Segment Start: Data provided

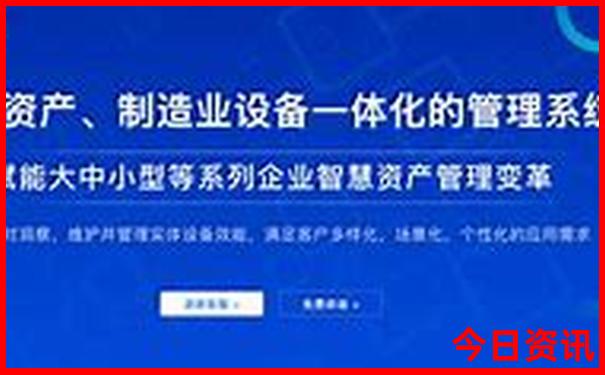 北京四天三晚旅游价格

Segment End: Data provided
Segment Start: Data provided

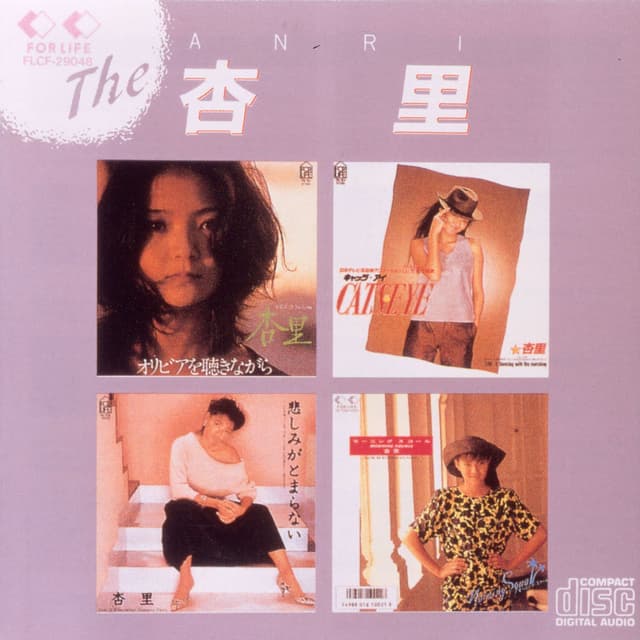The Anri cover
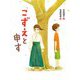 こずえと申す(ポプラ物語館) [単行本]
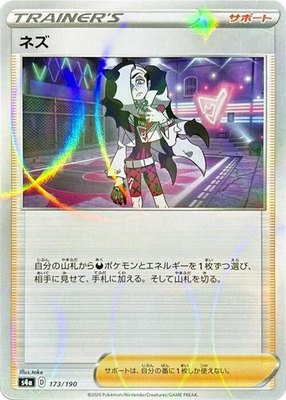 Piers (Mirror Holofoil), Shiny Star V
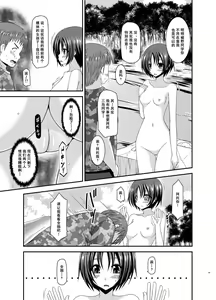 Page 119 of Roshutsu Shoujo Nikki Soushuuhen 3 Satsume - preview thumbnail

Segment End: Data provided

Return the stretch of data that begins with the line showing "Piers (Mirror Holofoil), Shiny Star V" and goes on through the line showing "Page 119 of", exactly, with pictures removed.

§ Expected answer:
 Piers (Mirror Holofoil), Shiny Star V
 Page 119 of Roshutsu Shoujo Nikki Soushuuhen 3 Satsume - preview thumbnail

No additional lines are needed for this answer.